--- Description of the task ---
Each line below must be set down exactly; omit any image you find.
** BEGIN Raw records **
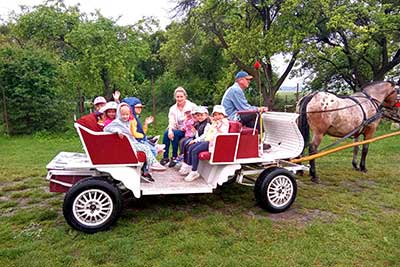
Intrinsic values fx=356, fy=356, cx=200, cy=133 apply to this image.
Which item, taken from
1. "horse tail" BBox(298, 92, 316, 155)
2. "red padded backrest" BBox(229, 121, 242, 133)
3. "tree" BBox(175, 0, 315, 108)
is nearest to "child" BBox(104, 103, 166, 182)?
"red padded backrest" BBox(229, 121, 242, 133)

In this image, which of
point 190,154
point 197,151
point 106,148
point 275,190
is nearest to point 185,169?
point 190,154

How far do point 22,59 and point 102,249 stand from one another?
11.8m

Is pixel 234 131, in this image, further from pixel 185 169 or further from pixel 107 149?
pixel 107 149

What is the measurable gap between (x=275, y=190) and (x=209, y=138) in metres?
1.04

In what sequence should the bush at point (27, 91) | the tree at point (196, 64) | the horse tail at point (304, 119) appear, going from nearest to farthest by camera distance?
the horse tail at point (304, 119) → the bush at point (27, 91) → the tree at point (196, 64)

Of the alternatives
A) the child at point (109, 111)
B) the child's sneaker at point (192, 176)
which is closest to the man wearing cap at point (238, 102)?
the child's sneaker at point (192, 176)

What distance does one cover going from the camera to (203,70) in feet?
67.5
** END Raw records **
--- Correct response ---
Intrinsic values fx=356, fy=356, cx=200, cy=133 apply to this image.
Which item, taken from
1. "horse tail" BBox(298, 92, 316, 155)
2. "red padded backrest" BBox(229, 121, 242, 133)
3. "tree" BBox(175, 0, 315, 108)
is nearest to "child" BBox(104, 103, 166, 182)?
"red padded backrest" BBox(229, 121, 242, 133)

In this image, which of
point 190,154
point 197,151
point 106,148
point 275,190
is nearest to point 185,169?
point 190,154

How far do point 22,59 and point 102,249 stand from one another?
11.8m

Is pixel 234 131, in this image, further from pixel 185 169 or further from pixel 107 149?
pixel 107 149

What is the measurable gap between (x=275, y=190) and (x=209, y=138) in metres?
1.04

In what sequence should the bush at point (27, 91) | the tree at point (196, 64) | the horse tail at point (304, 119) appear, going from nearest to farthest by camera distance?
the horse tail at point (304, 119) → the bush at point (27, 91) → the tree at point (196, 64)

Of the alternatives
A) the child at point (109, 111)
B) the child's sneaker at point (192, 176)
which is closest to the man wearing cap at point (238, 102)?
the child's sneaker at point (192, 176)

What distance does one cover going from the camera to (203,70) in feet?
67.5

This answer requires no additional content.